Trump met with Graham to discuss the idea just hours after GOP Senator John McCain of Arizona cast the decisive vote early Friday in the 49-51 rejection of a bare-bones repeal of Obamacare. Cassidy met at the White House Monday with Health and Human Services Secretary Tom Price and four Republican governors, including Arizona’s Doug Ducey and Wisconsin’s Scott Walker.

“We need governors on the front end, not on the receiving end,” Cassidy told reporters hours after his meeting.

Bipartisan talks are expected on stabilizing Obamacare’s insurance markets upfront before Congress considers any longer-term changes.

Tuesday afternoon, Senate Health Chairman Lamar Alexander of Tennessee and the committee’s top Democrat, Patty Murray of Washington, jointly announced that the committee would hold hearings beginning the week of September 4 “on the actions Congress should take to stabilize and strengthen the individual health insurance market.”

The joint statement from the lawmakers said, “We will hear from state insurance commissioners, patients, governors, healthcare experts and insurance companies. Committee staff will begin this week working with all of our committee members to prepare for these hearings and discussions.”
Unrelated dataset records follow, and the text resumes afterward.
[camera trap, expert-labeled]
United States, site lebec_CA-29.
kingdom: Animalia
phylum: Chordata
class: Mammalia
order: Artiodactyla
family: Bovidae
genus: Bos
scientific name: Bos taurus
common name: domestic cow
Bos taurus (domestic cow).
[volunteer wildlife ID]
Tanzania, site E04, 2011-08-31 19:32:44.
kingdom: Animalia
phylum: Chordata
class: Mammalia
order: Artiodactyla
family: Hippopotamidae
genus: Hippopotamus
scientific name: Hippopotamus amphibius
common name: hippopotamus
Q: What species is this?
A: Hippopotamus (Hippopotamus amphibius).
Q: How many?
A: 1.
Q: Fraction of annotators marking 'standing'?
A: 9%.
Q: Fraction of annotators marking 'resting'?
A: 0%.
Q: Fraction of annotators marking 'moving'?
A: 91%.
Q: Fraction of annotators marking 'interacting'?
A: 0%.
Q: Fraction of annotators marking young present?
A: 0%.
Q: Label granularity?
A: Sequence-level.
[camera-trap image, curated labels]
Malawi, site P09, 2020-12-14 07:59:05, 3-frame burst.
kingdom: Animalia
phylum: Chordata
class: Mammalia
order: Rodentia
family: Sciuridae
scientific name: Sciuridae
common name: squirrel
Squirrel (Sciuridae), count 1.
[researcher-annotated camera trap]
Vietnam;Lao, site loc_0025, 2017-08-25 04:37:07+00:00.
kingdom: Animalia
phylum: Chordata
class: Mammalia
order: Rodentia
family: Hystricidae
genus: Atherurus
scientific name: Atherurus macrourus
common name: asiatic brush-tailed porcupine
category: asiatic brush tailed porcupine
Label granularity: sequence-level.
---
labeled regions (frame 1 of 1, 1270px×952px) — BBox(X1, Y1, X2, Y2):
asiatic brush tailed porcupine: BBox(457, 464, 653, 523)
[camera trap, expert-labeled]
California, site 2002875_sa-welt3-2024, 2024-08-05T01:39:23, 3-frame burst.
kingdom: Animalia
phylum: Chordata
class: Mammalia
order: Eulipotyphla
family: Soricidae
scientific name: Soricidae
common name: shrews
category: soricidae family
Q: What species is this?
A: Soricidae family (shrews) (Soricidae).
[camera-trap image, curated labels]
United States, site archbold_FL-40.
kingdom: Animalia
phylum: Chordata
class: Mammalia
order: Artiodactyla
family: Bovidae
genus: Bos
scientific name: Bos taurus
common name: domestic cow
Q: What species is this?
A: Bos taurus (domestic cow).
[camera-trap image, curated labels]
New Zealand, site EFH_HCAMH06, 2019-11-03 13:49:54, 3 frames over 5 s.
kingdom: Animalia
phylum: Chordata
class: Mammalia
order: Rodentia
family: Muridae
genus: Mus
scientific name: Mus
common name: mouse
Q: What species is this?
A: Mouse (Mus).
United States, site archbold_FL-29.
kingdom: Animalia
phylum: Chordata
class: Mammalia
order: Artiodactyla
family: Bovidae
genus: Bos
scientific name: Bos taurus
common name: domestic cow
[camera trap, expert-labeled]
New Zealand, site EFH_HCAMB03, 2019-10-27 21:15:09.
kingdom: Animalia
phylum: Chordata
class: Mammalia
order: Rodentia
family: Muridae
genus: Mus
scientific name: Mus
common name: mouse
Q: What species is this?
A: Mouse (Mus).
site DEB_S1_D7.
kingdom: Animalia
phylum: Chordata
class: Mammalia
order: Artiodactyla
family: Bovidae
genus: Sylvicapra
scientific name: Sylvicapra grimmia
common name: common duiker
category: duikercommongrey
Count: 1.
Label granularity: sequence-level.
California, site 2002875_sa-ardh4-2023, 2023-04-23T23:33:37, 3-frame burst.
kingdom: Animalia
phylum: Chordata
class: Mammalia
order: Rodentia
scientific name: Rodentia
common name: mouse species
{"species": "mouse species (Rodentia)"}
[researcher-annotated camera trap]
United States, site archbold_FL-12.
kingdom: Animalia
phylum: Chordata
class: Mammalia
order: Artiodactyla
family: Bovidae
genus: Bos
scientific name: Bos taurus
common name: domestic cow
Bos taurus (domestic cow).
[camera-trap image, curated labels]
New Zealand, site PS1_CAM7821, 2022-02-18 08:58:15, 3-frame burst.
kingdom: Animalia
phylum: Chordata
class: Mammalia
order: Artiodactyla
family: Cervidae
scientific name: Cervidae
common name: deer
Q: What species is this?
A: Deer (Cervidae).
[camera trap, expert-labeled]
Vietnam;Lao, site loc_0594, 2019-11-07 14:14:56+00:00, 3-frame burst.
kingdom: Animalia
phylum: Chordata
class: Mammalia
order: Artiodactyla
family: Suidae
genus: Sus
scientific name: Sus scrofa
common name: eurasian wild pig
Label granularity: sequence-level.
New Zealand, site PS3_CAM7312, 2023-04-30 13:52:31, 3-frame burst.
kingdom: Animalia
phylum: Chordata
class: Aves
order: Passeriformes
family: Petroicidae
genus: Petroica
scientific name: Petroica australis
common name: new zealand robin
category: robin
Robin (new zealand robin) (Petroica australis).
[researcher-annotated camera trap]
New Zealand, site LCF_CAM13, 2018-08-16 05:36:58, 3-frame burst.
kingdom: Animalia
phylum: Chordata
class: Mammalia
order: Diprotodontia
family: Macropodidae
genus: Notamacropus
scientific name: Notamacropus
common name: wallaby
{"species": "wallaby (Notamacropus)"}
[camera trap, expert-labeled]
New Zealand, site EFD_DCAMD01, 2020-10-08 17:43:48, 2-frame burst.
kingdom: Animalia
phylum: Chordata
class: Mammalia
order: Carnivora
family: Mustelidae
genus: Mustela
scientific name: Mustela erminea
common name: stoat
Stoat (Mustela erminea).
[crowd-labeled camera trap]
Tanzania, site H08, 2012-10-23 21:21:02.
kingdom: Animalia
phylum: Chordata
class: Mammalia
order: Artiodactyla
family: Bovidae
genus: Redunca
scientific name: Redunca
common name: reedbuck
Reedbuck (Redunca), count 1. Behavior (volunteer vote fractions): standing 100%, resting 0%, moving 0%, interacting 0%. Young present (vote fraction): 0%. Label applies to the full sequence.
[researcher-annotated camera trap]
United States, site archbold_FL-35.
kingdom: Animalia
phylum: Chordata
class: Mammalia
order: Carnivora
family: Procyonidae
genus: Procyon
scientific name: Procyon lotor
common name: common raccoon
Alexander said he wants Trump, in the meantime, to continue making federal cost-sharing subsidies to help low-income Americans buy coverage. The president has repeatedly threatened to halt such payments.

Senate Minority Whip Richard Durbin of Illinois said Democrats also want to work after the August recess on a short-term measure to stabilize the insurance exchanges and continue cost-sharing subsidies. After that, something longer term would be needed, but he dismissed the idea that the Graham-Cassidy proposal is an easy answer to Obamacare’s challenges.

“I want to slow down this magic-pill theory, that there is just one idea out there that is going to solve it all,” Durbin said. “I don’t believe that. I want everybody to come up with their ideas. I think that’s how you get something constructive. But it isn’t just one thing, it isn’t just say, ‘Let’s send it all back to the states.’ ”

Second-ranking Senate Republican John Cornyn of Texas told reporters Monday that the GOP probably lacks the votes to bring anything to the floor because McCain is in Arizona undergoing treatment for brain cancer until at least September. McCain provided critical support to allow debate on an Obamacare replacement last week, despite his final “no” vote. “Everything is harder when you have people who are missing, and certainly that would have an effect,” Cornyn said.

The two other Republicans who voted with Democrats against the healthcare plan, Susan Collins of Maine and Lisa Murkowski of Alaska, told reporters that onlookers in airports cheered when they each arrived home after helping defeat the effort. Both are calling for bipartisanship and for committee hearings to debate further proposals.

“It’s just reinforced my desire to make sure that in these next steps we are open, that we are talking with everybody,” Murkowski said. She said she’s in no rush to push forward on the Graham-Cassidy plan or any other proposal. “Time should not be our enemy,” Murkowski said. “We’ve been treating it that way.”